═══ PROVIDED DATA

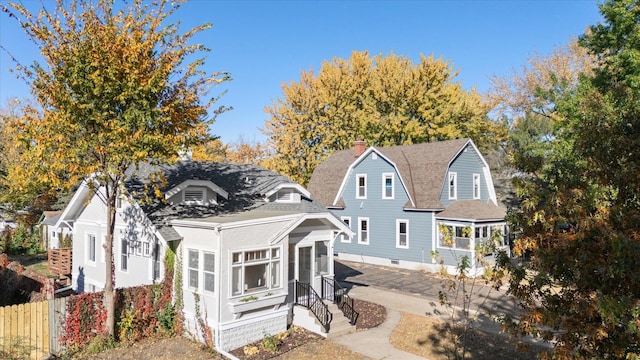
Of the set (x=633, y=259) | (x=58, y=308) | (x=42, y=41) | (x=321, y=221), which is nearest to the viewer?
(x=633, y=259)

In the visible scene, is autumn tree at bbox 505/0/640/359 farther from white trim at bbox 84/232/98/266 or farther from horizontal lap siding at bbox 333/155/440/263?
horizontal lap siding at bbox 333/155/440/263

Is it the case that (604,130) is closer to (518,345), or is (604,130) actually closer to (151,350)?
(518,345)

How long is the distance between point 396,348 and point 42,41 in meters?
13.9

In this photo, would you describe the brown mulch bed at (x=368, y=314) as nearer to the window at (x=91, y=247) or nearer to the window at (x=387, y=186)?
the window at (x=387, y=186)

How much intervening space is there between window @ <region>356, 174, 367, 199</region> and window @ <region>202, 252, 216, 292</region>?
696 inches

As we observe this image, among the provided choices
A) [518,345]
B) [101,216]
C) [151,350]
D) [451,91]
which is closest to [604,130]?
[518,345]

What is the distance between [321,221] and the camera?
1667 cm

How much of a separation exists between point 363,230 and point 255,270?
1672cm

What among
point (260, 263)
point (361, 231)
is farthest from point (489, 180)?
point (260, 263)

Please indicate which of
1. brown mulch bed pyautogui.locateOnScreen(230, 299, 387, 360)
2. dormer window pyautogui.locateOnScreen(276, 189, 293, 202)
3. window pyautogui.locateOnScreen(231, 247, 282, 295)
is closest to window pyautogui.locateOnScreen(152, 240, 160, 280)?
window pyautogui.locateOnScreen(231, 247, 282, 295)

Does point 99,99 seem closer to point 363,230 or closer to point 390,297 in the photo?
point 390,297

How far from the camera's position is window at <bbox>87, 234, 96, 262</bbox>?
19469mm

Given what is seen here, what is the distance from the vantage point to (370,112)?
39.8 meters

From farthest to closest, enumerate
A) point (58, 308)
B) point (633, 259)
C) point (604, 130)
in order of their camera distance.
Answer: point (58, 308), point (604, 130), point (633, 259)
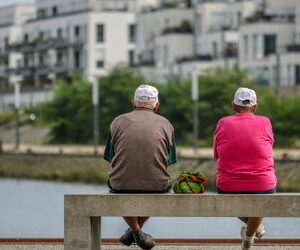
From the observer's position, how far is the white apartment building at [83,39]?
11562cm

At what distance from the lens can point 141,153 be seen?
15.9m

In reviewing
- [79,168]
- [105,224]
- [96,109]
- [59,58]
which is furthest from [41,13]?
[105,224]

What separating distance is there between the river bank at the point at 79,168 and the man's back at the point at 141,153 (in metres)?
35.2

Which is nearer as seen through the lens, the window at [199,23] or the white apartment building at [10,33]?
the window at [199,23]

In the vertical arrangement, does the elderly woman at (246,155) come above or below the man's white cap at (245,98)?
below

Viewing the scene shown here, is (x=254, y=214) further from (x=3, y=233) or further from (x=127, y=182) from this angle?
(x=3, y=233)

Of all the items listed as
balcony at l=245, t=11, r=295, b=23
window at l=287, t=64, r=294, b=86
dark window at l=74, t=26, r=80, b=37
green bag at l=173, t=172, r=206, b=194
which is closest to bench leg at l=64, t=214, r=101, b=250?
green bag at l=173, t=172, r=206, b=194

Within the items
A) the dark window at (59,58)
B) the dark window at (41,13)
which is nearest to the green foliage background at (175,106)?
the dark window at (59,58)

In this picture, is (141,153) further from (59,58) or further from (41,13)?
(41,13)

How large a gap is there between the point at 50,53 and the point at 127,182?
104866 millimetres

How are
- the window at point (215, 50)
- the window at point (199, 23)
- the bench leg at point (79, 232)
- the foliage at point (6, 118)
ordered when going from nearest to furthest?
the bench leg at point (79, 232), the foliage at point (6, 118), the window at point (215, 50), the window at point (199, 23)

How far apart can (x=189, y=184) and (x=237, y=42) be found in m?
82.6

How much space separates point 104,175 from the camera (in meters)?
62.5

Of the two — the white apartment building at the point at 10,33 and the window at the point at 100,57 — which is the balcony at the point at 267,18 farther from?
the white apartment building at the point at 10,33
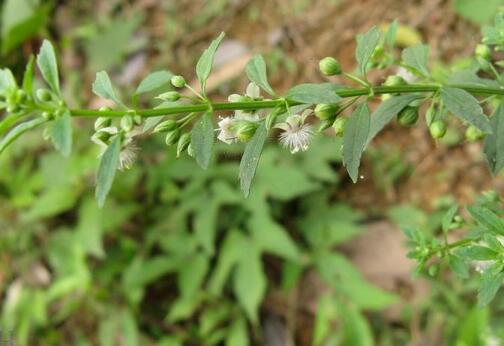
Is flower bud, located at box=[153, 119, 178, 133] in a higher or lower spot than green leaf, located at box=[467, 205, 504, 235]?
higher

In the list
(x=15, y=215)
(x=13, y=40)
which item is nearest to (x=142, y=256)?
(x=15, y=215)

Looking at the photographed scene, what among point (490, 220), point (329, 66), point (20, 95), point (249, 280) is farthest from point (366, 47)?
point (249, 280)

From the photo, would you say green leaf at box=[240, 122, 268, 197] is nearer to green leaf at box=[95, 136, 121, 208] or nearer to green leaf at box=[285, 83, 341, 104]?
green leaf at box=[285, 83, 341, 104]

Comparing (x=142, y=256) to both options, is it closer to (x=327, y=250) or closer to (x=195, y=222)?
(x=195, y=222)

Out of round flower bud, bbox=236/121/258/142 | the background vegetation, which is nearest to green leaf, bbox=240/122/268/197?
round flower bud, bbox=236/121/258/142

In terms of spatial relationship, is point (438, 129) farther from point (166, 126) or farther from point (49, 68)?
point (49, 68)

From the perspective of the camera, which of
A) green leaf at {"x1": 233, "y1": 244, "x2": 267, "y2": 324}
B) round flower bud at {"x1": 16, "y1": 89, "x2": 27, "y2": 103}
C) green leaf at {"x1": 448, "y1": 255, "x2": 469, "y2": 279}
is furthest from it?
green leaf at {"x1": 233, "y1": 244, "x2": 267, "y2": 324}

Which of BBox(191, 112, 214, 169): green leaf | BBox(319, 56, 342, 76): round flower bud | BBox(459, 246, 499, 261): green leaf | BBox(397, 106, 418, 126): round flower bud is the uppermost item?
BBox(191, 112, 214, 169): green leaf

══════

(TASK TO COMPLETE): From the line containing "Out of round" down to the final line of the data, write out every line exactly; both the first and last of these belong in your answer, and nothing else does.

(RESPONSE):
Out of round flower bud, bbox=236/121/258/142 | the background vegetation, which is nearest to green leaf, bbox=240/122/268/197?
round flower bud, bbox=236/121/258/142

In terms of spatial relationship, is point (438, 129) farther from point (166, 126) or farther from point (49, 68)?
point (49, 68)

From the perspective of the camera, which of
A) green leaf at {"x1": 233, "y1": 244, "x2": 267, "y2": 324}
B) round flower bud at {"x1": 16, "y1": 89, "x2": 27, "y2": 103}
C) green leaf at {"x1": 448, "y1": 255, "x2": 469, "y2": 279}
is furthest from it?
green leaf at {"x1": 233, "y1": 244, "x2": 267, "y2": 324}

Which of BBox(191, 112, 214, 169): green leaf | BBox(319, 56, 342, 76): round flower bud | BBox(459, 246, 499, 261): green leaf | BBox(397, 106, 418, 126): round flower bud is the uppermost item?
BBox(191, 112, 214, 169): green leaf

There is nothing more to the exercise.